Friday, July 10, 2009

The Ethics of the Blame Game

A recent television commercial features business persons in a meeting discussing their competition's market advantage. One person makes the suggestion they take turns blaming others as he turns to the person across the table and says, "I'd like to start by blaming (name of person)." Intended as humor, this scenario is deeply serious! Sadly, the blame game affects us all.

In our country and others, what we believe often becomes the definition of who we are. Once we've adopted a belief system, we must defend that system because we must defend ourselves. When our beliefs are challenged, we retaliate. Some times we attack the beliefs of others and sometimes we blame our perceived adversaries for the fruit of our own mistakes.

As old as time, this unethical behavior began with the first man in the Book of Genesis. He blamed the woman; the woman blamed the serpent. The fear of being wrong and the pride hidden in our hearts results in regular episodes of the blame game.

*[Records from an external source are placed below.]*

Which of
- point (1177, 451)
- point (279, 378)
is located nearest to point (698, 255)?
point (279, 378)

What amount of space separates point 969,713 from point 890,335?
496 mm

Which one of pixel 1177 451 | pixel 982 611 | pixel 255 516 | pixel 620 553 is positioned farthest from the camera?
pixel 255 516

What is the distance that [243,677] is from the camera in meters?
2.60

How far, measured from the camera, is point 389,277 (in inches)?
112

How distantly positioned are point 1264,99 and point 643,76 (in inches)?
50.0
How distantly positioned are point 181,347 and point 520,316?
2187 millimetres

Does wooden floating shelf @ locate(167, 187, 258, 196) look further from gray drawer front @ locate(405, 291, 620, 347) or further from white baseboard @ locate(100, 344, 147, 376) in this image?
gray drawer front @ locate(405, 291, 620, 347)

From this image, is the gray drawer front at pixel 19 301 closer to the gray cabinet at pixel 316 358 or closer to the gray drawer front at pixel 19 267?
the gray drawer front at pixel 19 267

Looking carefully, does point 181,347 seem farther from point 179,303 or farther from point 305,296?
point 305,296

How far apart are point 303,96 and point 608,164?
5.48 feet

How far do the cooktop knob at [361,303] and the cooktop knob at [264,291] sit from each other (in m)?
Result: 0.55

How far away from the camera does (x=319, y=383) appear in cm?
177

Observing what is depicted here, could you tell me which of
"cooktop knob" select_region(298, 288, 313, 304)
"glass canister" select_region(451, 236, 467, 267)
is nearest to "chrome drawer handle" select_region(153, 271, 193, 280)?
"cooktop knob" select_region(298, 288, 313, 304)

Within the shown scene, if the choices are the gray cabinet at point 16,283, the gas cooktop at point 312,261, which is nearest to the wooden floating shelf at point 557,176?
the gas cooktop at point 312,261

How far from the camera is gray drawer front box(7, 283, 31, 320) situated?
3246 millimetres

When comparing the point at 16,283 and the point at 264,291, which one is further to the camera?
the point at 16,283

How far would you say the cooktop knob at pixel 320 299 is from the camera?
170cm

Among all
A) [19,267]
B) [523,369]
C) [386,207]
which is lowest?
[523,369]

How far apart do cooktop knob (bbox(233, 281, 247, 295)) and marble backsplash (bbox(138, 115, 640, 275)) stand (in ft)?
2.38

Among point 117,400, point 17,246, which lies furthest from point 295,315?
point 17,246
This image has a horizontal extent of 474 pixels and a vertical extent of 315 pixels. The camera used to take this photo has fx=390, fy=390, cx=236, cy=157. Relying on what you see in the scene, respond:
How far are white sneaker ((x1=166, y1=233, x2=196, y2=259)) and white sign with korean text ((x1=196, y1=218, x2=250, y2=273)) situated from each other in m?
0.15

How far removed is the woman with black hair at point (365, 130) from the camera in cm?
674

From corporate managements to political leaders, news reporters and sometimes you and me, the name of the game has become blame. The Book of First John, chapter 1, verse 8: "If we say we have no sin (wrong), we deceive ourselves, and the truth is not in us." Ethical behavior will always cause us to "fess up" when we are in the wrong, not just when we are caught and exposed!

Perhaps our society has come to think that it's alright to be a "little" unethical if it can be justified by the end. In other words, a little blame is permissible if it enables us to achieve a good end. I once heard this on-point analogy: Walking into a convenience store to buy a bottle of water, we begin to read the labels. One bottle says 100% pure spring water. Another says 99.5% pure spring water and .5% sewage. Which one would you buy?